### Task
Rewrite every line from the one containing "How far are" through the last line, inclusive. Multiply each distance and coordinate in the answers by 2.05, rounding half up to the same number of decimal places the original had, and leave everything else unchanged.

### Listing

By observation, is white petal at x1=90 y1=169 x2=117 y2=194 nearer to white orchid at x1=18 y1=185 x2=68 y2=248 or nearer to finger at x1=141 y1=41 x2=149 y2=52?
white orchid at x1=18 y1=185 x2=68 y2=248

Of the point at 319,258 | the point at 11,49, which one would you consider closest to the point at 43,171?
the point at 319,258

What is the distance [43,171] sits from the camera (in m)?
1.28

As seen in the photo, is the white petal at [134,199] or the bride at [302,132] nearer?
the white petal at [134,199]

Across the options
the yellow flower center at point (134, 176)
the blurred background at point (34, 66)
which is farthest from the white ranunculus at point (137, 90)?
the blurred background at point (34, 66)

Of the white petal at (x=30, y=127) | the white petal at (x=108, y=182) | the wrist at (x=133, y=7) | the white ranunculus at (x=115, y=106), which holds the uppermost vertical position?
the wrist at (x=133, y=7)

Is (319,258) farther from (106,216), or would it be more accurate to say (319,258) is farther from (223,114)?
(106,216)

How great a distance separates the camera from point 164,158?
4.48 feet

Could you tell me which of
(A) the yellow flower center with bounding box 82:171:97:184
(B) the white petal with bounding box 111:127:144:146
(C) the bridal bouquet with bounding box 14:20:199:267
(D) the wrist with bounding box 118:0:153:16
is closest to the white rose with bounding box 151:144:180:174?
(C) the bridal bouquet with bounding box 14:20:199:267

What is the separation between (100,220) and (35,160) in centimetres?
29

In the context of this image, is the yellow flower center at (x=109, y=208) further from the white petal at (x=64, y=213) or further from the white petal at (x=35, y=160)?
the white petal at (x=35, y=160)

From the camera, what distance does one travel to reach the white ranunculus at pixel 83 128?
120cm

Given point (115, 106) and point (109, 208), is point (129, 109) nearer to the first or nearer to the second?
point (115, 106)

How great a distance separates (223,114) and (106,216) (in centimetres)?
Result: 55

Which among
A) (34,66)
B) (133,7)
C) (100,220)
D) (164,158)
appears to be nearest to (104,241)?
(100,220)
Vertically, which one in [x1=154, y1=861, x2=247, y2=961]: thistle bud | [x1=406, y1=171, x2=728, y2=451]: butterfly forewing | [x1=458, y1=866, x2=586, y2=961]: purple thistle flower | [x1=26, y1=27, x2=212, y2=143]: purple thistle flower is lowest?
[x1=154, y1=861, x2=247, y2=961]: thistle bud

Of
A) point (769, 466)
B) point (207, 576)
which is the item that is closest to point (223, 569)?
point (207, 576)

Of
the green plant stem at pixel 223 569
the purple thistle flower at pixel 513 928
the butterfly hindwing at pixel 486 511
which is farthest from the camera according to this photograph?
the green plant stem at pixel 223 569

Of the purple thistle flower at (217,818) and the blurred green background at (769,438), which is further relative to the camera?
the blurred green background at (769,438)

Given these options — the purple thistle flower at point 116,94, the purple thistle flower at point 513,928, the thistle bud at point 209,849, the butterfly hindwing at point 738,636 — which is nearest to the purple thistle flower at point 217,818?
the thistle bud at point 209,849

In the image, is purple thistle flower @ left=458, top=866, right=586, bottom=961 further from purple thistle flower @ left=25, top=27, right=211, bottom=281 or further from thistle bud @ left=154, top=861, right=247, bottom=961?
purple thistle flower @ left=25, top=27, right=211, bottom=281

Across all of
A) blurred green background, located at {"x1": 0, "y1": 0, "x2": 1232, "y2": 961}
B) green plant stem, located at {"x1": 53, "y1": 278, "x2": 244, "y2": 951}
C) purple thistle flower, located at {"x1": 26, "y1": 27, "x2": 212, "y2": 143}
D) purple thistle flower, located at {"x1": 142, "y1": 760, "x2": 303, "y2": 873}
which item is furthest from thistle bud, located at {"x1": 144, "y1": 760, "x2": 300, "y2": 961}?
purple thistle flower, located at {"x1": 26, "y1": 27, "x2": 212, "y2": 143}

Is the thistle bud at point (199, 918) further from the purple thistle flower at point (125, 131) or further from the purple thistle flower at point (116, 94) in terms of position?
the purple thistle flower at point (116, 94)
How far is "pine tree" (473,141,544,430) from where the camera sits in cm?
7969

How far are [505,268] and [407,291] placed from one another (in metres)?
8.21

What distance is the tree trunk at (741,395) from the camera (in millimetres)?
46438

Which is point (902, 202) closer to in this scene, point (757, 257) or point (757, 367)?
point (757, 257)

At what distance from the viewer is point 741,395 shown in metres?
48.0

### In response
How far are [505,268] and [407,291] placed from one another (in metres)?
16.83

What distance is the tree trunk at (741,395) from the camera (in millimetres)?
95198

Which is point (902, 202) closer to in this scene, point (757, 257) or point (757, 367)?
point (1552, 527)

At what distance from the viewer is point 741,395 shown in metres?
98.4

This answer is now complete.